Next-generation implants may utilize dual-energy harvesting technology for power.

Cutting-edge implants might soon be fueled by innovative dual-energy harvesting technology, offering promising advancements in the realm of implantable biomedical devices. Researchers at Penn State have developed a groundbreaking wireless charging device poised to revolutionize the power supply for next-generation implants, addressing current limitations while ensuring safety for the human body.

Published in the journal Energy & Environmental Science, the scientists unveil a device capable of harnessing energy from both magnetic fields and ultrasound sources concurrently, efficiently converting this energy into electricity to sustain implants. This pioneering device marks the first successful attempt to harness dual-energy sources simultaneously with high efficiency, operating within safe limits for human tissue.

Lead author Sumanta Kumar Karan, a postdoctoral scholar at Penn State, explains, “Now we can combine two modalities in a single receiver, which can exceed any of the individual modalities. We can increase the power by a factor of four, which is really significant.”

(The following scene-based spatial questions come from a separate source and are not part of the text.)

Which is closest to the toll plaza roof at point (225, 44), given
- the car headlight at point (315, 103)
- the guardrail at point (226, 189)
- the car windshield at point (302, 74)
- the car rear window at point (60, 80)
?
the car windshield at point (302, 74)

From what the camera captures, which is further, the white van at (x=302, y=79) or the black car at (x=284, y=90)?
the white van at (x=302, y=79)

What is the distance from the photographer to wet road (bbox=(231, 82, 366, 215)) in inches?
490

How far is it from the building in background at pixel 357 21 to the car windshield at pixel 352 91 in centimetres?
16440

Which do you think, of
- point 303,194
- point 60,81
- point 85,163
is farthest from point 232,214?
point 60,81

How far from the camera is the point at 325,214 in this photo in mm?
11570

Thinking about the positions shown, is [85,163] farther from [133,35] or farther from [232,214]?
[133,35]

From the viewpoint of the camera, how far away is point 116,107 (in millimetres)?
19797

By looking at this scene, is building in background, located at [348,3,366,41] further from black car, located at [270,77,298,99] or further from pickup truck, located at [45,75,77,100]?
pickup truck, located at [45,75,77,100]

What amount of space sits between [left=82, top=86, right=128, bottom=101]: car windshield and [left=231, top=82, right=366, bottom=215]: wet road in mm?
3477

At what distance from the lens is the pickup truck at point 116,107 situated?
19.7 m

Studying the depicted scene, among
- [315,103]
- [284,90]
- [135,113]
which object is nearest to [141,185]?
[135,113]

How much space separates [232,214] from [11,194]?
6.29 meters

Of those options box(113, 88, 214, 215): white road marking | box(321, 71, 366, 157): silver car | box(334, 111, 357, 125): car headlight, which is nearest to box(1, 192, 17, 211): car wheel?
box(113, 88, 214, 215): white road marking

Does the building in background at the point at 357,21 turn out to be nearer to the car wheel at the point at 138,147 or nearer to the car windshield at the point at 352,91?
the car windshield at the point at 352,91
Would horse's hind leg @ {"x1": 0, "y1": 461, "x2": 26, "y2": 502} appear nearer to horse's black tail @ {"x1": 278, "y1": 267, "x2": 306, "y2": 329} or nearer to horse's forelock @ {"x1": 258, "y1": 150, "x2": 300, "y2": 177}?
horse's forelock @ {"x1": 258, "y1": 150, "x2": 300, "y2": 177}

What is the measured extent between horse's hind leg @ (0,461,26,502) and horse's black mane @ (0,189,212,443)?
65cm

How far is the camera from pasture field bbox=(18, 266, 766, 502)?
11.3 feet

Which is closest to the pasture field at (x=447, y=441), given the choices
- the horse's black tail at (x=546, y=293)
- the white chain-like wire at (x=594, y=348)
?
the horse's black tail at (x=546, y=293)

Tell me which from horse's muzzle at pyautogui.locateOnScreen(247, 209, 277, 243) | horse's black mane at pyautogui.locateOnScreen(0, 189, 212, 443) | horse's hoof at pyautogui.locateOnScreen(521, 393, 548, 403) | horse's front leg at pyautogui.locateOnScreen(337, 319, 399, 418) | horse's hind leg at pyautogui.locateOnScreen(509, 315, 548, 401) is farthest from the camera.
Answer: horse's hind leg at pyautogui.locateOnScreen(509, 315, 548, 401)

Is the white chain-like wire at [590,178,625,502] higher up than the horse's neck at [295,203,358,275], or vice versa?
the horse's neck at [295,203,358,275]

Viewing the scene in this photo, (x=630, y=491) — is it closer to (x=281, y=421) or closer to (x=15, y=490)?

This innovative technology holds promise for battery-free bioelectronic devices, enabling miniaturization to millimeter-scale dimensions for easy implantation and facilitating distributed networks of sensors and actuators throughout the body. By eliminating the need for bulky batteries and cables, the lifespan of such devices could be extended, minimizing the risks associated with invasive surgeries for battery replacement.

Dr. Bed Poudel, research professor at Penn State and co-author of the study, emphasizes the transformative potential of this technology: “Our device may unlock next-generation biomedical applications because it can generate 300% higher power than the current state-of-the-art devices. By combining two energy sources in a single generator, power generated from a given volume of the device can be significantly improved, unlocking many applications that were not possible before.”

Moreover, this advancement addresses the challenges posed by conventional wireless charging technologies, particularly as implants continue to shrink in size. While traditional wireless charging methods may become less efficient with smaller implants, the dual-energy harvesting approach offers a promising solution, utilizing lower frequency magnetic fields and ultrasound energy to wirelessly power or charge implants without risking harm to the body.

Beyond biomedical applications, the technology holds implications for powering wireless sensor networks in smart buildings, enabling remote monitoring and adjustment of energy and operational patterns. This interdisciplinary research effort, supported by the National Science Foundation and additional funding from DARPA MATRIX and the Army RIF program, showcases the potential of innovative dual-energy harvesting technology to drive advancements in healthcare and beyond.